- AUSGANGSTEXT
- - -
Bedingt durch den demografischen Wandel in den Industrieländern steigt die Anzahl der geriatrischen Patienten mit Verletzungen des Stütz- und Bewegungsapparats stetig an. Diese Verletzungen sind nicht nur von großer sozioökonomischer Bedeutung, sondern stellen auch hohe Anforderungen an die Therapie. Bei der proximalen Femurfraktur des älteren Menschen beträgt die Mortalität im ersten Jahr bis zu 25 % und führt bei etwa einem weiteren Drittel der Patienten zu einem Verlust der Selbstständigkeit.

Die Gründe für die höhere Inzidenz von Knochenbrüchen bei älteren Patienten sind vielschichtig. Häufig ist ein unsicherer Gang für eine erhöhte Sturzneigung verantwortlich. Auch internistische und neurologische Erkrankungen sowie die Einnahme von kreislaufwirksamen Medikamenten können ein Sturzereignis herbeiführen. Zusätzlich zu diesem erhöhten Sturzrisiko führen Abbauprozesse des Knochens sowie eine Atrophie der umgebenden Muskulatur zu einer erhöhten Anzahl von Frakturen mit spezifischen, alterstypischen Frakturmustern besonders am proximalen Femur, am distalen Radius, am proximalen Humerus sowie am Becken und an der Wirbelsäule. Die regelhaft verminderte Knochendichte stellt besondere Herausforderungen an die operativen Techniken, wobei zusätzlich eine Vielzahl von Begleiterkrankungen zu berücksichtigen ist. Ziel einer operativen Therapie muss immer eine frühzeitige volle Belastbarkeit der Osteosynthese sein, da der geriatrische Patient sonst nicht rehabilitationsfähig ist. Aus diesem Grund wird in dieser Ausgabe der Trauma und Berufskrankheit der Schwerpunkt nicht nur auf die operativen Herausforderungen der einzelnen Krankheitsbilder gelegt, sondern es werden auch die Diagnostik und Therapie des Krankheitsbildes Osteoporose beleuchtet und dem Leser ein strukturiertes Vorgehen, auch im Hinblick auf die Sekundärprophylaxe, aufgezeigt. Nur die optimale Verzahnung der ambulanten mit der stationären Therapie kann den langfristigen Erfolg der Behandlung sicherstellen.
- - -
- GEGEBENE ANGABEN

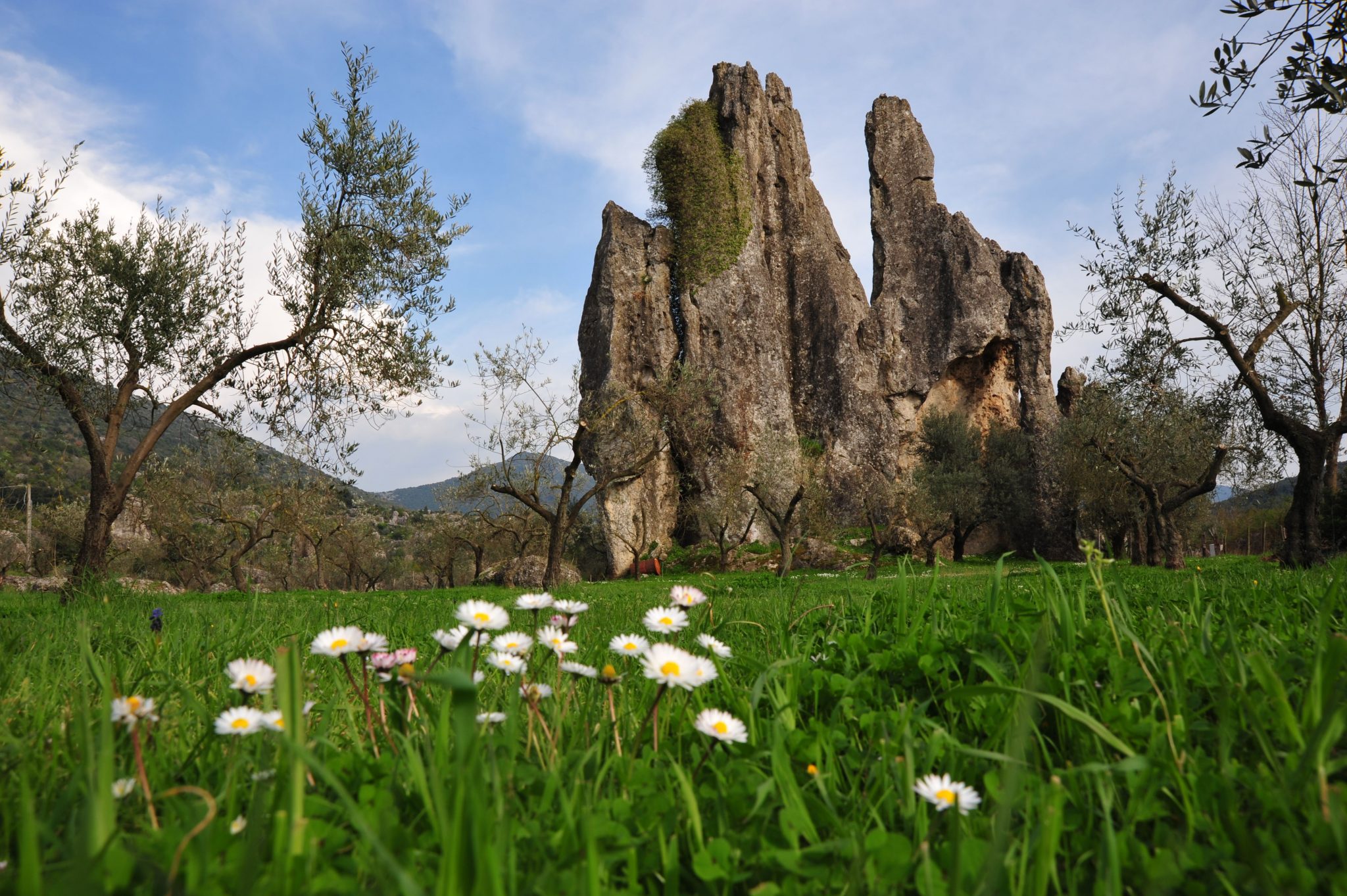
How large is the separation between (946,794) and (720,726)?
- - -
- AUFGABEN
1. Übersetze diesen Satz aus dem Text über Knochenbrüche im Alter ins Englische: „Häufig ist ein unsicherer Gang für eine erhöhte Sturzneigung verantwortlich.“
2. Schreib den Text über Knochenbrüche im Alter nach seinem letzten Satz weiter.

- LÖSUNGEN
1. An unsteady gait is often responsible for an increased tendency to fall.

2.
Ein interdisziplinärer Therapieansatz im Rahmen der stationären Behandlung, der sowohl die traumatologischen als auch die geriatrischen Aspekte der Behandlung berücksichtigt, erscheint daher von großer Wichtigkeit. Die Anforderungen an diese Versorgungsstrukturen kann ein interdisziplinäres Zentrum für Alterstraumatologie unter Zusammenarbeit der in die Akutbehandlung und der in die spezialisierte geriatrische Rehabilitation involvierten Personen erfüllen. Damit wird das Ziel einer baldigen Rückkehr und Reintegration des älteren Patienten nach einer Verletzung in sein häusliches Umfeld erreicht.

Zusätzlich wird in dieser Ausgabe die klinische Schwerverletztenversorgung im Schockraum thematisiert. Damit die Therapie eines Mehrfachverletzten dort reibungslos verläuft, sind erhebliche strukturelle Vorhaltungen mit den damit verbundenen Kosten erforderlich. Der Leitartikel „Strukturierte, prioritätenorientierte Schwerverletztenversorgung nach ATLS®-Kriterien“ geht inhaltlich auf die wesentlichen Anforderungen ein und beschreibt detailliert die Vorgehensweise einer geordneten Schockraumversorgung – angelehnt an die 2011 veröffentlichte Leitlinie zur Polytrauma- und Schwerverletztenbehandlung – anhand eines Algorithmus aus unserer Klinik.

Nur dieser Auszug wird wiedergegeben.